Schizoid seems to have borrowed heavily from the Italian giallo films, but it only gets it superficially right. It's got a heavy sleaze quotient, and a killer who wears black gloves and uses scissors as the preferred weapon, but the film isn't as stylish or over-the-top as its Euro cousins. It also makes a bizarre mistake: If you look even just a little closely, it's pretty easy to identify the killer during the run-up to the first murder. If you don't catch it there, trust me, you'll figure it out well before the reveal.
While it's not the worst time waster, Schizoid isn't particularly good, either. There aren't all that many killings, and only a few bits of suspense, some nudity, and a Klaus Kinski sex scene.
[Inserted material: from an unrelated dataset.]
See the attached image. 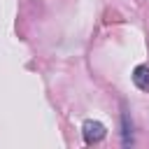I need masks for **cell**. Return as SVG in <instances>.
<instances>
[{"instance_id":"1","label":"cell","mask_w":149,"mask_h":149,"mask_svg":"<svg viewBox=\"0 0 149 149\" xmlns=\"http://www.w3.org/2000/svg\"><path fill=\"white\" fill-rule=\"evenodd\" d=\"M81 135H84V142L86 144H98L105 140L107 135V128L100 123V121H93V119H86L84 126H81Z\"/></svg>"},{"instance_id":"2","label":"cell","mask_w":149,"mask_h":149,"mask_svg":"<svg viewBox=\"0 0 149 149\" xmlns=\"http://www.w3.org/2000/svg\"><path fill=\"white\" fill-rule=\"evenodd\" d=\"M133 84L140 91H149V65H137L133 70Z\"/></svg>"},{"instance_id":"3","label":"cell","mask_w":149,"mask_h":149,"mask_svg":"<svg viewBox=\"0 0 149 149\" xmlns=\"http://www.w3.org/2000/svg\"><path fill=\"white\" fill-rule=\"evenodd\" d=\"M121 142L128 147L130 142H133V126H130V121H128V112L123 109V114H121Z\"/></svg>"}]
</instances>
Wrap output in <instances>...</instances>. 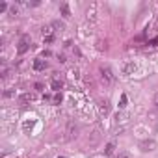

The dialogue is atrocious, the set ups ridiculous, and the ending as terrible as you'd expect. On the plus side, it's nice to see Wasson, who seemed on his way to a successful career as a character actor in the '80s, but who just didn't really take off. He's actually miscast here, too young for the role, but he's also the most interesting actor on the screen.
Scream Factory has done its typical good job on this set. Both films are on a single Blu-ray, plus a DVD. The tech is overall good, if not great, with solid images and clean-sounding PCM mono tracks. We even get a couple of supplements: X-Ray offers up an interview with director Boaz Davidson, while Schizoid includes an interview with Donna Wilkes, plus a trailer.
So, not everything from Scream Factory's a gem. If you're looking for a low-impact return to the '80s experience, this double feature should fill the bill. Case dismissed.